◆ PROBLEM DETAILS: Reproduce the passage below about Melchisedech and the Last Supper scene word for word, in full.

Incidentally, according to the Bible, it was a Melchisedech who blessed Abraham after the Battle of the Kings (which may have happened around 2000—1800 BC).  This is something I’ve long been intending to look into.  The late and oft disputed writer Sitchin offered an interpretation of Abraham’s Sumerian origins which begs serious consideration.

The depiction of this primordial priest of the Elohim just beneath the sacramental Last Supper scene I take to symbolize that Jesus (of the House of David) was a priest of the High God in direct line from the first Melchisedech appointed by the Elohim as Rightful King.  This message is an unusual twist on Christianity in that it weaves the Christ into the divine myths in the Old Testament.  Similarly, the Jesus story is another strand in the long tradition of dying gods.

Pelican Piercing Breast, Fraefel & Co.

Pelican Piercing Breast, Fraefel & Co.

◆ DATA EXTRACTS:

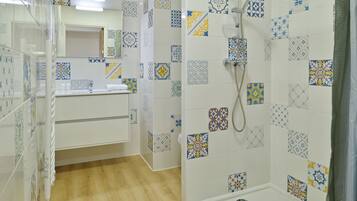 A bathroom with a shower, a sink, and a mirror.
==
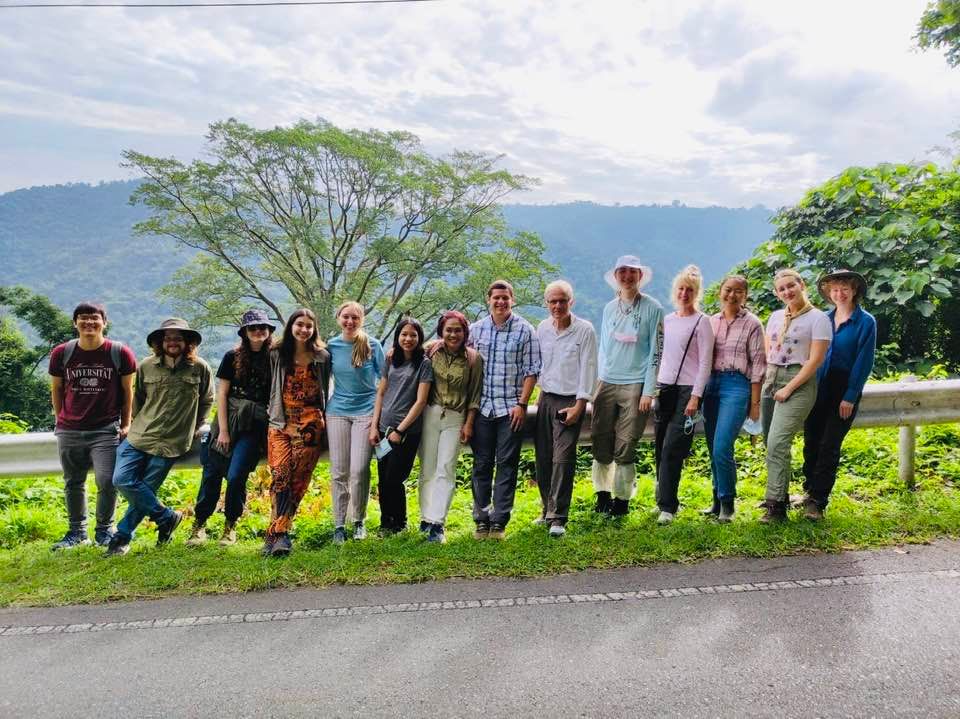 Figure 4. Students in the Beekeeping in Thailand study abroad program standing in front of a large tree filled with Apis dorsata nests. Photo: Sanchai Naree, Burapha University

◆ OUTPUT FOR THIS TASK:
Incidentally, according to the Bible, it was a Melchisedech who blessed Abraham after the Battle of the Kings (which may have happened around 2000—1800 BC).  This is something I’ve long been intending to look into.  The late and oft disputed writer Sitchin offered an interpretation of Abraham’s Sumerian origins which begs serious consideration.

The depiction of this primordial priest of the Elohim just beneath the sacramental Last Supper scene I take to symbolize that Jesus (of the House of David) was a priest of the High God in direct line from the first Melchisedech appointed by the Elohim as Rightful King.  This message is an unusual twist on Christianity in that it weaves the Christ into the divine myths in the Old Testament.  Similarly, the Jesus story is another strand in the long tradition of dying gods.

Pelican Piercing Breast, Fraefel & Co.

Pelican Piercing Breast, Fraefel & Co.